Palacio
de Justicia
6 y 7 de noviembre de 1985 son
días que han dejado un triste recuerdo en Colombia. Hace 30 años hubo una
masacre en el Palacio de Justicia, en pleno centro de Bogotá; murieron cerca de
cien personas en la toma ejecutada por un grupo guerrillero, el M19, y en la
pretendida retoma organizada por el ejército y la policía nacionales. Muchas otras
personas sufrieron desaparición forzada y torturas; en su mayoría, gente
humilde e inerme, simples empleados de
la cafetería del lugar o del sistema judicial. Los testimonios de los pocos
sobrevivientes nos taladran todavía y en la conmemoración de hoy se siente el
peso de un suceso nefasto en que grupos armados, a nombre de la revolución, de
un lado, y a nombre de la institucionalidad, del otro, arrasaron con la sede
principal del sistema de justicia colombiano y asesinaron a sus más altos
magistrados, eminentes jueces que ya habían padecido el asedio criminal del
narcotráfico.
La conmemoración de los 30 años
ha estado marcada por evocaciones desde todos los ángulos; el clamor de los
familiares y de víctimas sobrevivientes ha logrado impactar incluso a las
jóvenes generaciones que no supieron de ese par de días dramáticos. Se ha
sentido el peso de la indignación por la injusticia, porque hasta hoy ninguno
de los máximos responsables ha sido condenado, porque la verdad de lo que allí
sucedió no se conoce. La amargura y el desasosiego siguen acompañando a quienes
necesitan saber qué pasó con sus seres queridos en aquellos días cruentos; y el
resto de colombianos hemos sentido, sino solidaridad y afecto por los que han
sufrido directamente por aquel hecho, al menos tristeza por algo que la
sociedad colombiana no ha resuelto debidamente. Alrededor de estos hechos
abundan versiones e interpretaciones, todas insatisfactorias, todas contribuyen
a aumentar la incertidumbre. Son 30 años sin saber la verdad de lo que allí
sucedió.
En esta conmemoración, el
presidente Santos, en cumplimiento de una orden de la Corte Interamericana de
Derechos Humanos, pidió perdón y admitió la responsabilidad que le concierne al
Estado colombiano; el gesto es tardío e incompleto. Ha sido por la exigencia de
una institución externa y no porque haya funcionado a plenitud la justicia en
Colombia. Además hace falta la verdad sobre los hechos; quiénes y por qué
mataron a los magistrados de la Corte Suprema de Justicia; por qué hubo
desapariciones y torturas; por qué fueron asesinadas casi un centenar de
personas; muchas de ellas habían salido sanas y salvas del lugar.

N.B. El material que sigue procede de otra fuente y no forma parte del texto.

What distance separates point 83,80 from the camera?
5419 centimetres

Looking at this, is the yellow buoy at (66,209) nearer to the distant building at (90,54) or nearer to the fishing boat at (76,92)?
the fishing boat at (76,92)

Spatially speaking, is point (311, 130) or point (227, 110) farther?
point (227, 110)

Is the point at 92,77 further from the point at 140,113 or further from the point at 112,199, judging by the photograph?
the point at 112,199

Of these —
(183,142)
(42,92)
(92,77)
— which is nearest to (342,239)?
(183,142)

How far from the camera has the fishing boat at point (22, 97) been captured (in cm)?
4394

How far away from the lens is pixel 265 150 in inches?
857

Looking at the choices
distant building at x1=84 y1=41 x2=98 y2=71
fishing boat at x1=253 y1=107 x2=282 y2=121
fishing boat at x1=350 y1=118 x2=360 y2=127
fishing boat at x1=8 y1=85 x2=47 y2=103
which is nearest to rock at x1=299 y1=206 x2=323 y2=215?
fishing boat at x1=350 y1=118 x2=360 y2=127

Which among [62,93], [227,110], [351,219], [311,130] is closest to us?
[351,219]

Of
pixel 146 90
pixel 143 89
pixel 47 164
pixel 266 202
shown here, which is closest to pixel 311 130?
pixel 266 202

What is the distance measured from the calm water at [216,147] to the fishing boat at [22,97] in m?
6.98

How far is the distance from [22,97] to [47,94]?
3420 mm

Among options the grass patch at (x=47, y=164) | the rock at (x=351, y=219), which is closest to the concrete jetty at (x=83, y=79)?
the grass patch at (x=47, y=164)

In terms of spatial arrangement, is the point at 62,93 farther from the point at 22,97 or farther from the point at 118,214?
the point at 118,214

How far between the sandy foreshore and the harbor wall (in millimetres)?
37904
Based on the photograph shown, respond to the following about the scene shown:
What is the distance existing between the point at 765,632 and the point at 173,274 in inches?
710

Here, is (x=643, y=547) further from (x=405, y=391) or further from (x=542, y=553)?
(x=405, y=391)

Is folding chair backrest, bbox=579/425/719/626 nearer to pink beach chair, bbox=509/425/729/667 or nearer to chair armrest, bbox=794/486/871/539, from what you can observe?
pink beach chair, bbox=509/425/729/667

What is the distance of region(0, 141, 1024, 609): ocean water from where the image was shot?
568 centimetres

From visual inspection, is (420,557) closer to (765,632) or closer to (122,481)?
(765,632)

El presidente del país en aquel
momento y su gabinete tuvieron su responsabilidad, mal o nulamente admitida por
ellos mismos. Los guerrilleros del M19 cometieron un acto delirante, tomaron
como rehenes a los miembros de la Corte Suprema de Justicia para forzar un
diálogo con el débil gobierno de Belisario Betancourt. Las fuerzas militares
colombianas apelaron a los peores métodos para recuperar el edificio; en nombre
de las instituciones y las leyes,
masacraron, torturaron y desaparecieron a personas inermes e inocentes. En fin,
aquel evento fue una apología funesta de los peores recursos de los poderes
armados.
Hoy, los principales
responsables políticos y militares de esos hechos se revuelcan en su
arrogancia. No admiten plenamente sus acciones y omisiones. Los exmiembros del
M19 admiten parcialmente su responsabilidad, pero los agentes del Estado
colombiano se han empecinado en obstaculizar las investigaciones, desde el
mismo 7 de noviembre de 1985. Lo sucedido en el Palacio de Justicia es un
testimonio de las perversiones que alcanzó en Colombia, en tiempos recientes, el
conflicto armado. Sus protagonistas olvidaron límites éticos y despreciaron a
la población civil.
Los guerrilleros colombianos,
no solamente los del M19, han creído que el pretendido propósito revolucionario
sacraliza cualquier acción armada; que la lucha armada es (o era) el más elevado
esfuerzo de un militante de la izquierda. Mientras tanto, nuestras fuerzas
militares fueron adoctrinadas para emplear los métodos más ruines para
aniquilar la subversión. La pretendida defensa de la nación y las instituciones
dotaba de heroicidad cualquiera de sus actos. Los unos y los otros han estado
equivocados y deberían recibir condena por sus errores.